The mind works in mysterious ways and why my stress manifests itself in my dreams is beyond me. Funny thing is that I don't currently feel a great deal of stress in my life. At least no more than usual. But I know that this won't be the last stress dream I have. They will appear sporadically in the middle of the night, haunt my mornings and linger throughout the day until I am through whatever stressful patch I am in.

10 comments:

ericdbolton said...

Those dreams are horrible. When stuff like that happens in mine, I've been able to tell myself this isn't real and wake myself up.

But i try to sleep as long as I can when it's a dream where I have super powers and the government is trying to hunt me.

Hope the stress subsides soon. have a great week.

Anonymous said...

Wow, the power of the subconcious mind is amazing. (Though I am not a Freud fan nor a huge dream interpreter) That must have been horrible for you.

SciFi Dad said...

When my wife was pregnant, she had a dream that I was mean to her. Then she was mad at me (in real world) for being mean and not apologizing. Seriously, I got in shit for stuff she dreamed I did.

I don't often remember my dreams, and I've never heard of stress dreams before. My stress manifests itself physically, like with muscle pains in the sternum area or headaches.

DGB said...

Eric...They're not fun, these dreams. But I guess it's better than feeling stressed out in my waking life.

Virginia...I don't necessarily subscribe to the theory of universal dreams (like being naked in a dream means the same for everyone). However, I do believe in individual interpretations of dreams.

SciFi...WW™ went through a string of dreams where I was horrible to her. Thankfully she was able to not be mad at me in real life.

My stress used to manifest itself in my neck (and still does here and there). But these days, it's the dreams.

Last night I had my classic, running to get to a college class that I am never able to find.

Anonymous said...

I hate dreams like that. I used to have ones where I died. And of course I always remember the urban legend that if you die in a dream you actually die.
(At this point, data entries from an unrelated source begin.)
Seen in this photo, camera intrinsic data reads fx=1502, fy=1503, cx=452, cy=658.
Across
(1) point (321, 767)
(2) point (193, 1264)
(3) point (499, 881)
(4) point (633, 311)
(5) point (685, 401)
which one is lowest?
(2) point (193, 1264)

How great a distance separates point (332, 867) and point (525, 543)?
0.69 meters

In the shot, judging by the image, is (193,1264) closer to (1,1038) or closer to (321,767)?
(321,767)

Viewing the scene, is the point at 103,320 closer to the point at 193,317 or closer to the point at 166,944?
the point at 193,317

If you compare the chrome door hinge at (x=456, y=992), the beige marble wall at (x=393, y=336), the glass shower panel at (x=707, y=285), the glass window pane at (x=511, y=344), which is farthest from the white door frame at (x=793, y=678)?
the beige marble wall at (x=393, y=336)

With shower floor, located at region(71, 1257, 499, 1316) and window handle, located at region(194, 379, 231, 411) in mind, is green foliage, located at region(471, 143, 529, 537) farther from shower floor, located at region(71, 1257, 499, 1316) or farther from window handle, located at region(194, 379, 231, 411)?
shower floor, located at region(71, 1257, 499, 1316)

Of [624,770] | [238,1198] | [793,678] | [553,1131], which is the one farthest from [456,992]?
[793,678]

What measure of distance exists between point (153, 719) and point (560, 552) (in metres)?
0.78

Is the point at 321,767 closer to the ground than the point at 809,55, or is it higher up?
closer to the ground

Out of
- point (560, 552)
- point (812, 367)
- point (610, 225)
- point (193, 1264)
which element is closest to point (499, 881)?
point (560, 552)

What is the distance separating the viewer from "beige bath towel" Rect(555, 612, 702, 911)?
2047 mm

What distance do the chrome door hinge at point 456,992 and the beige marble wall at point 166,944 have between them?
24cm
I hope you have much better dreams tonight. About something really silly, like cats or something.

OneZenMom said...

I know from stress dreams. Hate them. Hate. Them.

But, the good news is that you can tell WW that the fact that you keep killing her off in your dreams is a round-about compliment.

It means that even your sleeping mind knows that she's one of the best things in your life and that losing her is one of the most horrible things your Id can conjure up to torture you with.

Wishing you Sweet Dreams.

DGB said...

Andrea...I'd settle for a night where I can't remember my dreams. Or maybe a really good "naughty" one.

Zen...See my reply to SciFi. If that's the case, then why do I do such crappy things to WW™ in her dreams? Huh? Huh???

OneZenMom said...

*Adjusting the armchair psychology degree hanging on my virtual office wall*

Duh. You are crappy to her in your dreams for the same reason your own kids lash out at you when they are stressed and tired - she is "safe".

We take out our internal stresses on the people we love the most because we know, subconsciously, that they will forgive us and still love us, even when we are at our worst.

WW is your "safe place" - the one person you know will always love and forgive you even when you are an ass - even in your dreams.

Tell her that. Preferably in a note attached to a bouquet of her favorite flowers.

Because Hallmark doesn't make a "Sorry I was an ass to you in a dream" card. Though, apparently, they really should.

Derek Armstrong said...

Mine's not the "can't find the class" dream. It's the "I've been taking this class all semester but have barely shown up, and now have to convince the professor there is a logical reason not to fail me" dream.

DGB said...

Vance...I have a similar recurring dream. Though I never actually make it to class. Each time I have the dream, it's the same class in the same building. I can picture the classroom, I just can't get there.